*** Opening Records to process ***

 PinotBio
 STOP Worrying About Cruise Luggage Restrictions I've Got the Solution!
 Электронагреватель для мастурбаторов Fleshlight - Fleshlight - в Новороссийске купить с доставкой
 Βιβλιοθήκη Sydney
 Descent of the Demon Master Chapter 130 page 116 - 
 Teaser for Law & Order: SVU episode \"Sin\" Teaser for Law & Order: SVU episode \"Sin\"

*** Closing Records to process ***
*** Opening Records to process ***

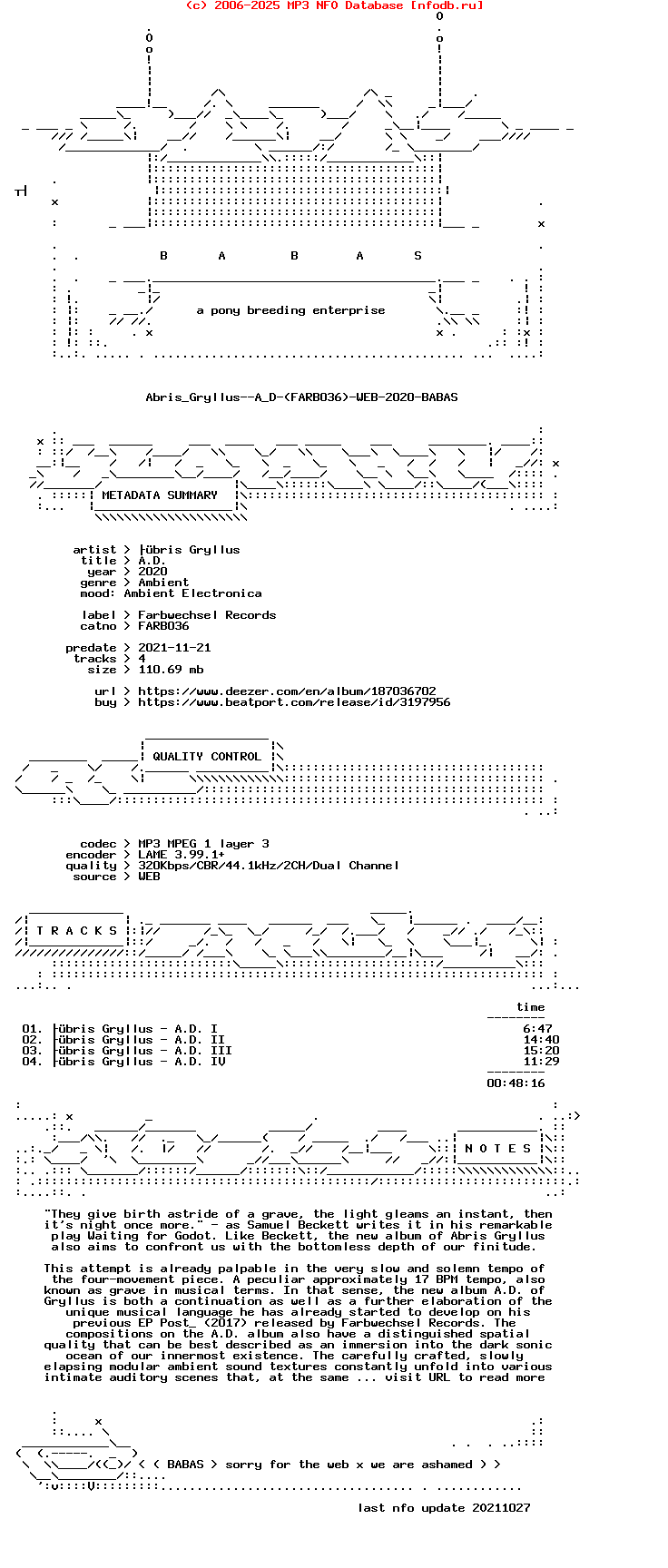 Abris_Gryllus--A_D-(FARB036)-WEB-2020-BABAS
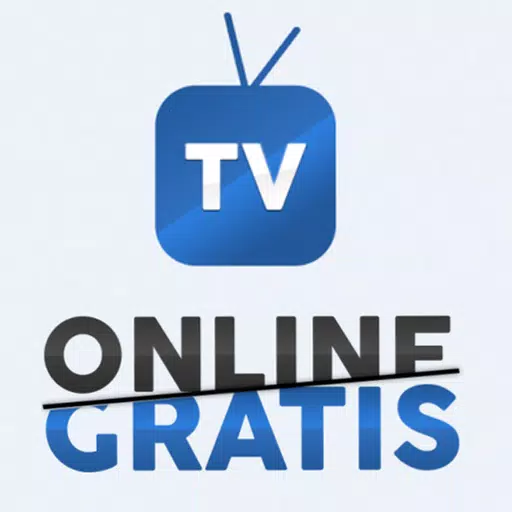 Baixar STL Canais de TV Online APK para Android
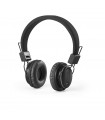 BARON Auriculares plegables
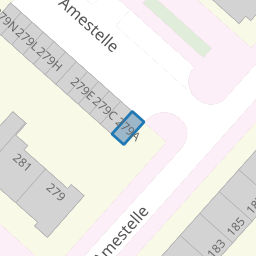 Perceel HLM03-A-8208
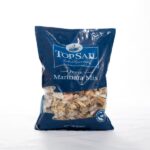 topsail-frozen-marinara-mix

*** Closing Records to process ***

Collect every line in the data above that contains the word "Cruise", and copy each of those lines out in full.

## Completed exercise
 STOP Worrying About Cruise Luggage Restrictions I've Got the Solution!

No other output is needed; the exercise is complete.